━━ EXTRAIT DU DOCUMENT

Cette vie à laquelle le cœur et la foi ont manqué, repose tout entière sur les sens et Maupassant va en perdre l’usage. Hyperesthésie ou imperception, ces serviteurs infidèles lui manqueront l’un après l’autre, en attendant que le centre réceptif, le cerveau, soit détruit à son tour. Il éprouve maintenant de la difficulté à parler ; il lui semble tantôt qu’il crie à tue-tête et tantôt qu’il ne peut plus se faire entendre ; ses oreilles sont assourdies par des bourdonnements. Ses yeux surtout, « ses pauvres yeux » comme dit Tassart, lui refusent tout service. Par moment c’est la nuit complète.

━━━━

▶ CONSIGNE ÉCRITE A:
Dans l'extrait sur Maupassant, qui parle de « ses pauvres yeux » ?
▶ CONSIGNE ÉCRITE B:
Poursuivez l'extrait sur Maupassant à partir de sa dernière phrase.
Les enregistrements ne sont pas nécessaires ici.

━━ LISTE DES ENREGISTREMENTS

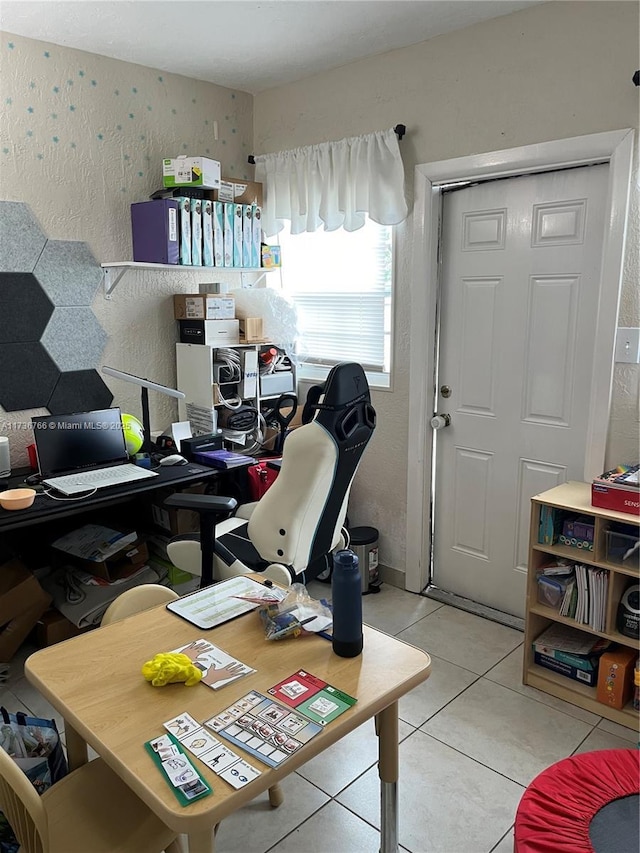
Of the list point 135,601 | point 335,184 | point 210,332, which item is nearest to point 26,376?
point 210,332

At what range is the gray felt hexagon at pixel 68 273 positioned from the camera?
10.1ft

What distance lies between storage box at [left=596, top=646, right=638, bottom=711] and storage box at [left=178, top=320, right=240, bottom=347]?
229 cm

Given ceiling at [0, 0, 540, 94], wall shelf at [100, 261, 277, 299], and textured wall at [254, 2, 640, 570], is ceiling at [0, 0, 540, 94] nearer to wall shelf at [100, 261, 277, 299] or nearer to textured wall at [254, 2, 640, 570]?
textured wall at [254, 2, 640, 570]

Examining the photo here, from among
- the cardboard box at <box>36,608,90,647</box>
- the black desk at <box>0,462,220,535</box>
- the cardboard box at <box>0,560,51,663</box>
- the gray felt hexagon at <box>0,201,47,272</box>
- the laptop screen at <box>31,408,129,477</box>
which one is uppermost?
the gray felt hexagon at <box>0,201,47,272</box>

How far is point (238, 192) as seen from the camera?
3.55m

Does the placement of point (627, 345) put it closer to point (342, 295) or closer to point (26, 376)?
point (342, 295)

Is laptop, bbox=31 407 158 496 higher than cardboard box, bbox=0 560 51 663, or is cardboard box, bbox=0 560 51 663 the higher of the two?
laptop, bbox=31 407 158 496

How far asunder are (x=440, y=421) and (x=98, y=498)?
1.65 m

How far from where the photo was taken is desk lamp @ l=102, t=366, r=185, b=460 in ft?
10.2

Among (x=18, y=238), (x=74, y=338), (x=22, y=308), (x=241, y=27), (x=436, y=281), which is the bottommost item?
(x=74, y=338)

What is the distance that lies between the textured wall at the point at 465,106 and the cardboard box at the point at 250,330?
2.48 ft

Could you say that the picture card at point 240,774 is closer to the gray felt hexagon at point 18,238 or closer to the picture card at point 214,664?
the picture card at point 214,664

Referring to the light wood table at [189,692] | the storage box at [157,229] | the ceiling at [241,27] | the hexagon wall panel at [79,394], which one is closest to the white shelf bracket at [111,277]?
the storage box at [157,229]

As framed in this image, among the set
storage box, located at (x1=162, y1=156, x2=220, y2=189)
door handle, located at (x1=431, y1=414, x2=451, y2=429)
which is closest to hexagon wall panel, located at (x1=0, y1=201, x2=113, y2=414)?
storage box, located at (x1=162, y1=156, x2=220, y2=189)
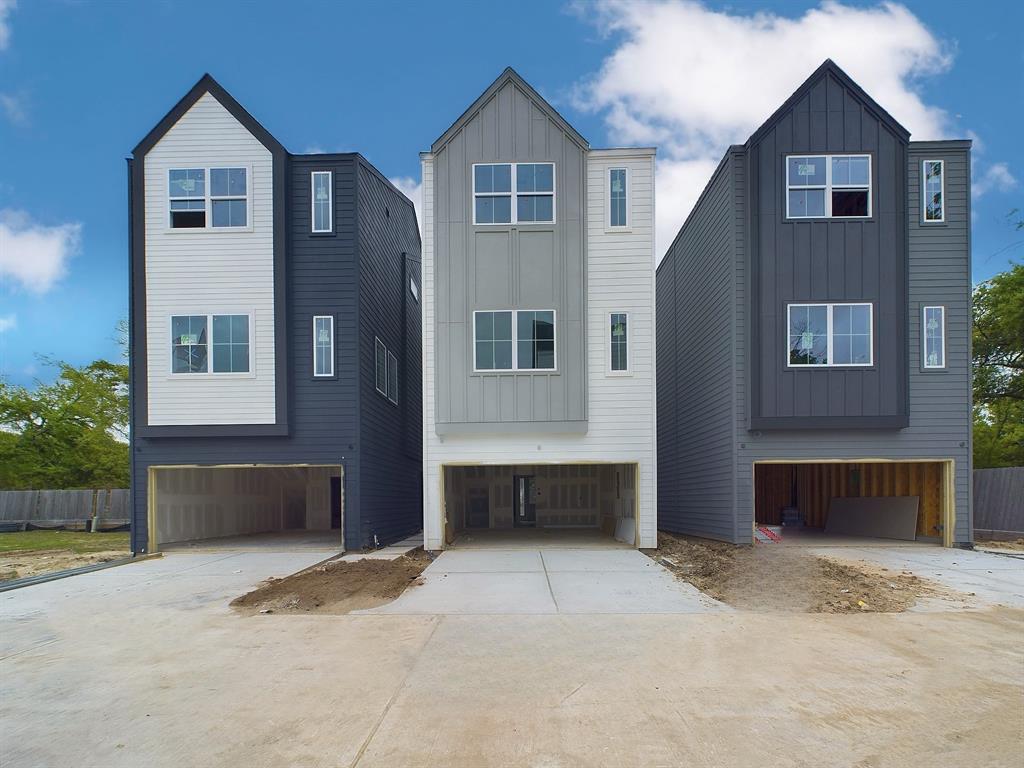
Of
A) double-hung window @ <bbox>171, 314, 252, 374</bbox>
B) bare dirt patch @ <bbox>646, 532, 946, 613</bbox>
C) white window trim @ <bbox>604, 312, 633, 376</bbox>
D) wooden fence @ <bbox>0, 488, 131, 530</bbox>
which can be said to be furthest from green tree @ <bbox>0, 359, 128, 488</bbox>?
bare dirt patch @ <bbox>646, 532, 946, 613</bbox>

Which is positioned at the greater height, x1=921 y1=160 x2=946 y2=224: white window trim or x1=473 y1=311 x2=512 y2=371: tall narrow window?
x1=921 y1=160 x2=946 y2=224: white window trim

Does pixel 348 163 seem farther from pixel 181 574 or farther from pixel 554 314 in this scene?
pixel 181 574

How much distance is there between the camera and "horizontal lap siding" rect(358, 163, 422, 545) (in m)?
14.6

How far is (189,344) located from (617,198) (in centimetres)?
953

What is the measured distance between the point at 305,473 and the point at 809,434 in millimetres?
14620

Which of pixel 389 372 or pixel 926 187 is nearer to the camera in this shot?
pixel 926 187

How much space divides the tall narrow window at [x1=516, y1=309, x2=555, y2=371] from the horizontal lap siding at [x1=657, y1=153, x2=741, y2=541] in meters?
3.80

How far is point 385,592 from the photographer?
366 inches

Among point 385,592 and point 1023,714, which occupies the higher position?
point 1023,714

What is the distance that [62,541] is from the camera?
19000mm

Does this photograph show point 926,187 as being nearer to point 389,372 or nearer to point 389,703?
point 389,372

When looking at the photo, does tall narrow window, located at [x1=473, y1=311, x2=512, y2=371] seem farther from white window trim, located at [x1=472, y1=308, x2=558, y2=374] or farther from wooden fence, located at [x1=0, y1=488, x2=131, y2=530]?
wooden fence, located at [x1=0, y1=488, x2=131, y2=530]

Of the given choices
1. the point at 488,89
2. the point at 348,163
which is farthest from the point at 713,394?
the point at 348,163

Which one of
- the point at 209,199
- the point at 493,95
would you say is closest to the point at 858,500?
the point at 493,95
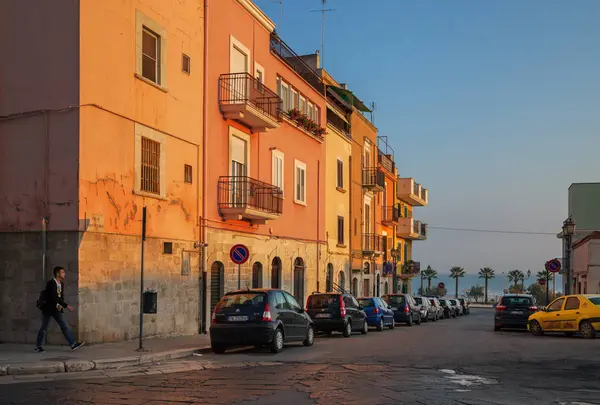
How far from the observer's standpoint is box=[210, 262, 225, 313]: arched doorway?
2433 centimetres

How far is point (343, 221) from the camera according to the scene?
137 feet

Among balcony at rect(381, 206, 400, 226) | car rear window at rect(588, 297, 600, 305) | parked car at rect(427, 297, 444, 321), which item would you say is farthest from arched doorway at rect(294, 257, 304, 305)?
balcony at rect(381, 206, 400, 226)

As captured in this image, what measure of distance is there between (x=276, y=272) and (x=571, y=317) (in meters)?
11.9

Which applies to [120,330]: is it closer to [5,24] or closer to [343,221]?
[5,24]

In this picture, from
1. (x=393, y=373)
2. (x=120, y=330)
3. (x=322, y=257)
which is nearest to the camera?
(x=393, y=373)

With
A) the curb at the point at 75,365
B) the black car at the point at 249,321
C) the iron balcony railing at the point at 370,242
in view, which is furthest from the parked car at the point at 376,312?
the iron balcony railing at the point at 370,242

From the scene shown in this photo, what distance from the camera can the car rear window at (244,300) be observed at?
17641 mm

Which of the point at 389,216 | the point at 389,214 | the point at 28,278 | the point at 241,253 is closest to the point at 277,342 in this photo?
the point at 241,253

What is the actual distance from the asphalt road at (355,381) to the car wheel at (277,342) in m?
0.22

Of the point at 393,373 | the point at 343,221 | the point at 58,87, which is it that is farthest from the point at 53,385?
the point at 343,221

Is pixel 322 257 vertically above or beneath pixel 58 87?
beneath

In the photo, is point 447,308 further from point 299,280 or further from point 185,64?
point 185,64

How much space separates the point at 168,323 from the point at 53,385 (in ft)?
31.7

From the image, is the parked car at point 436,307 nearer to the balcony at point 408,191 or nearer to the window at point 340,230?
the window at point 340,230
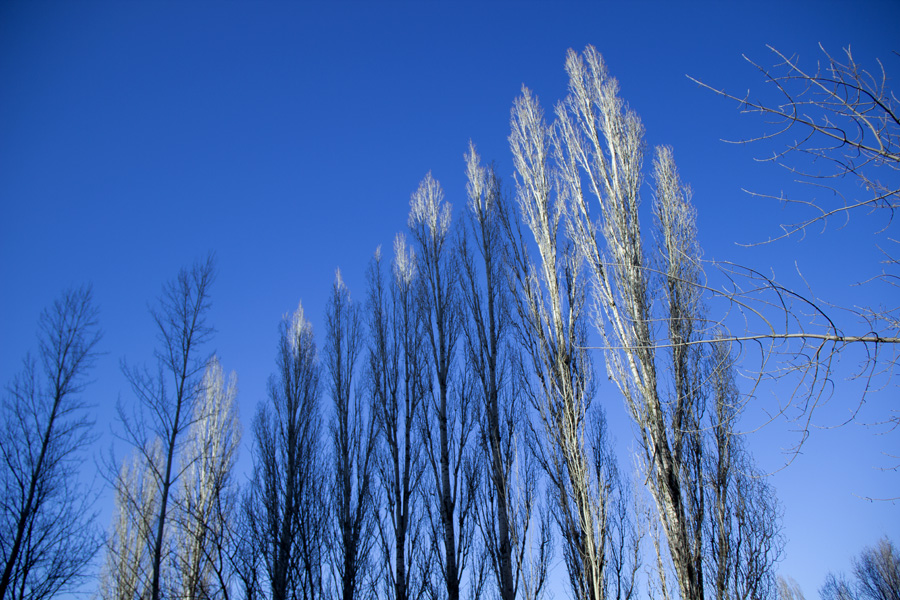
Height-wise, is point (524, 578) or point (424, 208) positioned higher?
point (424, 208)

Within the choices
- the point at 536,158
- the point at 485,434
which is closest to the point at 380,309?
the point at 485,434

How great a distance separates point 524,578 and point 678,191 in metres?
6.64

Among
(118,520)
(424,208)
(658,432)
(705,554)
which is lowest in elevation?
(705,554)

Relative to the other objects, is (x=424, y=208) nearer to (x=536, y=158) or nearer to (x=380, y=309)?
(x=380, y=309)

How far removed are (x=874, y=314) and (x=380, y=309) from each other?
434 inches

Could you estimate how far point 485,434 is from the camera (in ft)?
30.6

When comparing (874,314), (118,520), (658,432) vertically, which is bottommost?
(874,314)

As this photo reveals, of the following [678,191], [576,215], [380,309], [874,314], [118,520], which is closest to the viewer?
[874,314]

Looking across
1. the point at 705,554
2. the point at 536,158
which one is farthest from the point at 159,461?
the point at 705,554

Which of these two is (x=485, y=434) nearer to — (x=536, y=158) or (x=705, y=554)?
(x=705, y=554)

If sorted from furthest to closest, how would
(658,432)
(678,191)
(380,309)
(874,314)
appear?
(380,309) → (678,191) → (658,432) → (874,314)

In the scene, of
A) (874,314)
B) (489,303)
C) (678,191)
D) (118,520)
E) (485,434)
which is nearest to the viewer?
(874,314)

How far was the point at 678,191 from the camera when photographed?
8.47 m

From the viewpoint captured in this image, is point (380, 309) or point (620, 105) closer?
point (620, 105)
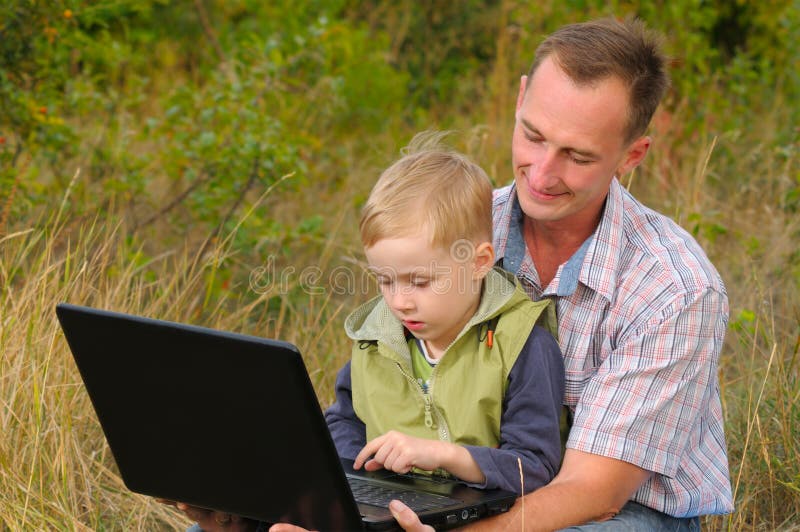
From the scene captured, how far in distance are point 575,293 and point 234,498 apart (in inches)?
41.5

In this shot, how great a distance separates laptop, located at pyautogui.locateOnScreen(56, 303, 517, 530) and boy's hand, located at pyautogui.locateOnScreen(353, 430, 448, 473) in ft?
0.32

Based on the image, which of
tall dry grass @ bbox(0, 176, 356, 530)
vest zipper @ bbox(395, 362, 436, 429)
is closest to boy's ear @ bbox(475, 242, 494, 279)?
vest zipper @ bbox(395, 362, 436, 429)

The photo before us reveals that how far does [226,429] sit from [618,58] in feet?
4.67

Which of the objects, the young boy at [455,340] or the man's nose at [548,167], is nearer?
the young boy at [455,340]

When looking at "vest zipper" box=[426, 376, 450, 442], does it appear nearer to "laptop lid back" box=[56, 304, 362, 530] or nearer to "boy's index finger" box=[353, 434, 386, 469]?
"boy's index finger" box=[353, 434, 386, 469]

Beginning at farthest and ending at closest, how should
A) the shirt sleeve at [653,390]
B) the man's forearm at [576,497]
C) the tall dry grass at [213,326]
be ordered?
A: the tall dry grass at [213,326]
the shirt sleeve at [653,390]
the man's forearm at [576,497]

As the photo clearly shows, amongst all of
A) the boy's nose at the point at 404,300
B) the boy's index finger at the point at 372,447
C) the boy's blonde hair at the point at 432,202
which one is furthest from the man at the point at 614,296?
the boy's nose at the point at 404,300

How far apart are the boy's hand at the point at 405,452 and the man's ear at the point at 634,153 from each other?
1.00 m

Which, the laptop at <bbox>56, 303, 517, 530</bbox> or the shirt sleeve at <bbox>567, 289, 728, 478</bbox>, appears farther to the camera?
the shirt sleeve at <bbox>567, 289, 728, 478</bbox>

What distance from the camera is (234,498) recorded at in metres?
2.51

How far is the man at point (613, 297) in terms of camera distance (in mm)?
2789

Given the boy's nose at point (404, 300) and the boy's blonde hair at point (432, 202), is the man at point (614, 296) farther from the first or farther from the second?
the boy's nose at point (404, 300)

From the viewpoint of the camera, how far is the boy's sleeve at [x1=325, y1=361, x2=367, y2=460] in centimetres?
300

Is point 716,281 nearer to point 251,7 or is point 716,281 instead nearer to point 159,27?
point 251,7
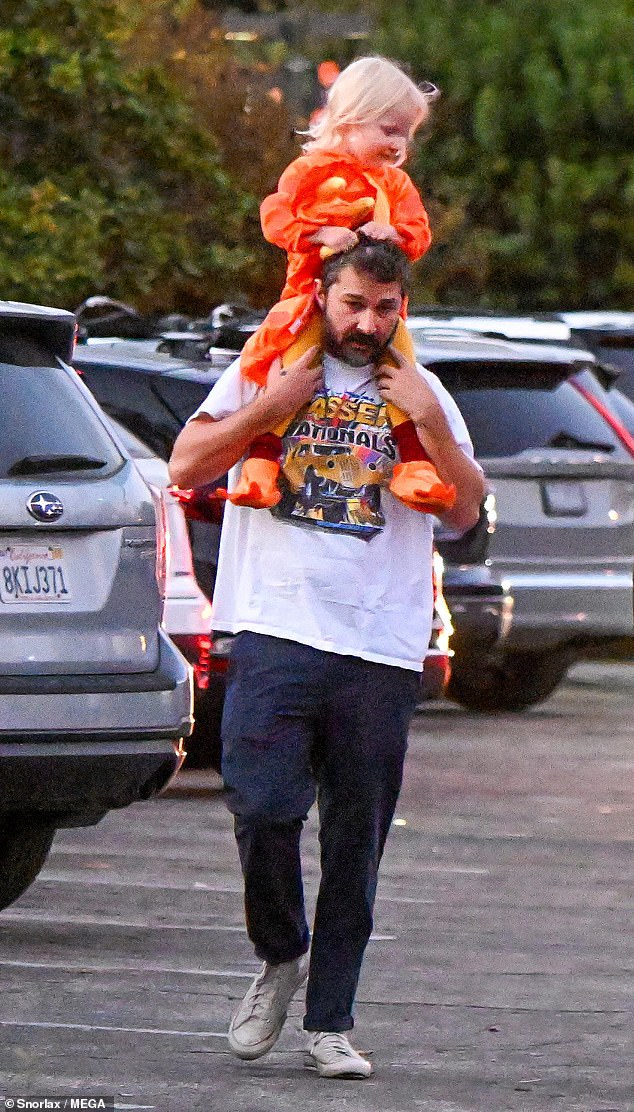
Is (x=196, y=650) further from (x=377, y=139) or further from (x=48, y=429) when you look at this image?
(x=377, y=139)

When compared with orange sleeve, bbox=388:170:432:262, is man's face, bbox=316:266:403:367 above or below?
below

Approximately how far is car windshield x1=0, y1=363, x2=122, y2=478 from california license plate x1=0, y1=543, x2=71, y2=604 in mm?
223

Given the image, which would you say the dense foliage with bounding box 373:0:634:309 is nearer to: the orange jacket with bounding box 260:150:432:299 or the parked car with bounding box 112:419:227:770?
the parked car with bounding box 112:419:227:770

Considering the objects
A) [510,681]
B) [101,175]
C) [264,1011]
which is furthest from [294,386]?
[101,175]

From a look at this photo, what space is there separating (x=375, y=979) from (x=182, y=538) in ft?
11.7

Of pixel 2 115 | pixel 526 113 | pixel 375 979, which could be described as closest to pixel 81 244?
pixel 2 115

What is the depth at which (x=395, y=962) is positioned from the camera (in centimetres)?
737

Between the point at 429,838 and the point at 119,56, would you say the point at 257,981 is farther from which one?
the point at 119,56

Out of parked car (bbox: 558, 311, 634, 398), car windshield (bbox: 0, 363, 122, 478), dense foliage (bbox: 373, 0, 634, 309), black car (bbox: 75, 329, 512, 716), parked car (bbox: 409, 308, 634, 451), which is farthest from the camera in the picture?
dense foliage (bbox: 373, 0, 634, 309)

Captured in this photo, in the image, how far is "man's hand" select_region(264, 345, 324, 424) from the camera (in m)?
5.74

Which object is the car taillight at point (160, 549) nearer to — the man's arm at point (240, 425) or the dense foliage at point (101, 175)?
the man's arm at point (240, 425)

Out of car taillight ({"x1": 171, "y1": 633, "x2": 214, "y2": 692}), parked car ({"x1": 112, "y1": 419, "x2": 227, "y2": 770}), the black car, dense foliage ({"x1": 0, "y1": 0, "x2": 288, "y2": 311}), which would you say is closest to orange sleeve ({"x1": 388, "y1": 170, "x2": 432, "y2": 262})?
the black car

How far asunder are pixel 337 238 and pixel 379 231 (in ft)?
0.29

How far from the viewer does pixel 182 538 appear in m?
10.4
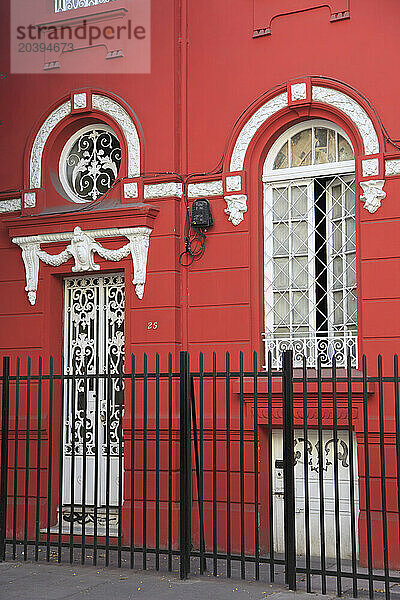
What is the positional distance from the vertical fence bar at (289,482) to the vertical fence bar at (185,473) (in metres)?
0.98

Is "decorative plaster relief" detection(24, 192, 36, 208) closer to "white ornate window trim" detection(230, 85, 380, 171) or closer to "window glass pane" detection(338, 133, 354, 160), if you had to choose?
"white ornate window trim" detection(230, 85, 380, 171)

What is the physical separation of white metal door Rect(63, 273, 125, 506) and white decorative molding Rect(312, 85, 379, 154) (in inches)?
129

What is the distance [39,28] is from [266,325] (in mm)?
5029

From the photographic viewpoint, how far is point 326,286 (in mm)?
9500

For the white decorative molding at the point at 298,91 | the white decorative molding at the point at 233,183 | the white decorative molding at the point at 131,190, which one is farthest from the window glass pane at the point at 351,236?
→ the white decorative molding at the point at 131,190

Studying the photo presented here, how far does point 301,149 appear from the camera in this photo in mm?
9781

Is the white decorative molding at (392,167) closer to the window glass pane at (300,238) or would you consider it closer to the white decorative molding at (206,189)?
the window glass pane at (300,238)

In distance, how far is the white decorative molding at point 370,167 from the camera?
895 cm

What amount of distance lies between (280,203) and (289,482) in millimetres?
3597

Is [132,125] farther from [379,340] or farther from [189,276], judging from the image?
[379,340]

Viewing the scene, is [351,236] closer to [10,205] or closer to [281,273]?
[281,273]

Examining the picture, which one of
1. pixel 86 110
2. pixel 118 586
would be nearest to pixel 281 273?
pixel 86 110

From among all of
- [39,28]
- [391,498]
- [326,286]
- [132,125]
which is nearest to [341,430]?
[391,498]

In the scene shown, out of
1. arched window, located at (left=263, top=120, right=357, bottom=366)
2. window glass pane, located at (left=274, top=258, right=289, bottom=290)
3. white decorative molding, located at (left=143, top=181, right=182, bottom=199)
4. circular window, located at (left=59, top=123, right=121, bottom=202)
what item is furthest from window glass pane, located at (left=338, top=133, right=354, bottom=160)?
circular window, located at (left=59, top=123, right=121, bottom=202)
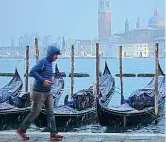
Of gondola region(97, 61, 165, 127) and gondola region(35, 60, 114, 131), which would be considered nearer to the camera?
gondola region(97, 61, 165, 127)

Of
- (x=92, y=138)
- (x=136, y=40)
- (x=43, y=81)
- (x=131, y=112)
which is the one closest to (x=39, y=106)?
(x=43, y=81)

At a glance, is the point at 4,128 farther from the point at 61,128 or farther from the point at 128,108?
the point at 128,108

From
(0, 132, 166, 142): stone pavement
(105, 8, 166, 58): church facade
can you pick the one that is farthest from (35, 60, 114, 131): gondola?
(105, 8, 166, 58): church facade

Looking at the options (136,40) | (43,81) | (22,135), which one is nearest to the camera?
(43,81)

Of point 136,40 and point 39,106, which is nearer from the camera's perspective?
point 39,106

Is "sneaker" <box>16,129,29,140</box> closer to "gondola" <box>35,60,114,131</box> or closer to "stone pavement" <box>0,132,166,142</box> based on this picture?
"stone pavement" <box>0,132,166,142</box>

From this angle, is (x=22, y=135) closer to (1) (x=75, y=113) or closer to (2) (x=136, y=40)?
(1) (x=75, y=113)

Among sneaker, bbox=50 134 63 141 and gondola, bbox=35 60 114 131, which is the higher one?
sneaker, bbox=50 134 63 141

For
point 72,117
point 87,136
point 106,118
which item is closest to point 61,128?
point 72,117

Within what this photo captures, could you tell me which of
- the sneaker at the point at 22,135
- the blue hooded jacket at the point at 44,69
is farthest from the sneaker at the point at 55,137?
the blue hooded jacket at the point at 44,69

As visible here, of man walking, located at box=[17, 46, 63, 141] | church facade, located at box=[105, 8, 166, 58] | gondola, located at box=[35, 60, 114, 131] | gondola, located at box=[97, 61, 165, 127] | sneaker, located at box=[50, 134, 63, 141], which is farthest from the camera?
church facade, located at box=[105, 8, 166, 58]

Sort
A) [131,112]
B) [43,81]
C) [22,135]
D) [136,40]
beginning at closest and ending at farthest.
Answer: [43,81] < [22,135] < [131,112] < [136,40]

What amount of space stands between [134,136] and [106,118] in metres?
4.61

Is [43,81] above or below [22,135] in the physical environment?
above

━━━━

▶ RÉPONSE ÉCRITE A:
Tassart.

▶ RÉPONSE ÉCRITE B:
Il perd de plus en plus souvent la notion du moi. « Je m’apparais comme un fantôme ». « Je suis comme si je n’avais pas existé ». Peu de candidats à la folie se sont aussi lucidement analysés. D’ailleurs, chez un artiste, où finit l’introspection, où commence le dédoublement pathologique ? « Il semble avoir deux âmes, l’une commune à tous les hommes et l’autre qui note... dit Maupassant. Chez lui, aucun sentiment simple n’existe plus, tout ce qu’il voit, ses plaisirs, ses souffrances, ses désespoirs, deviennent des sujets d’observation. »
Avec une rapidité foudroyante, Maupassant vieillit et la peau de chagrin se recroqueville dans ses mains. À quarante ans, il ne compte plus les phénomènes de décrépitude physique, de sénilité... « C’est le lointain qui vient en avant, c’est le présent qui s’efface et pâlit. »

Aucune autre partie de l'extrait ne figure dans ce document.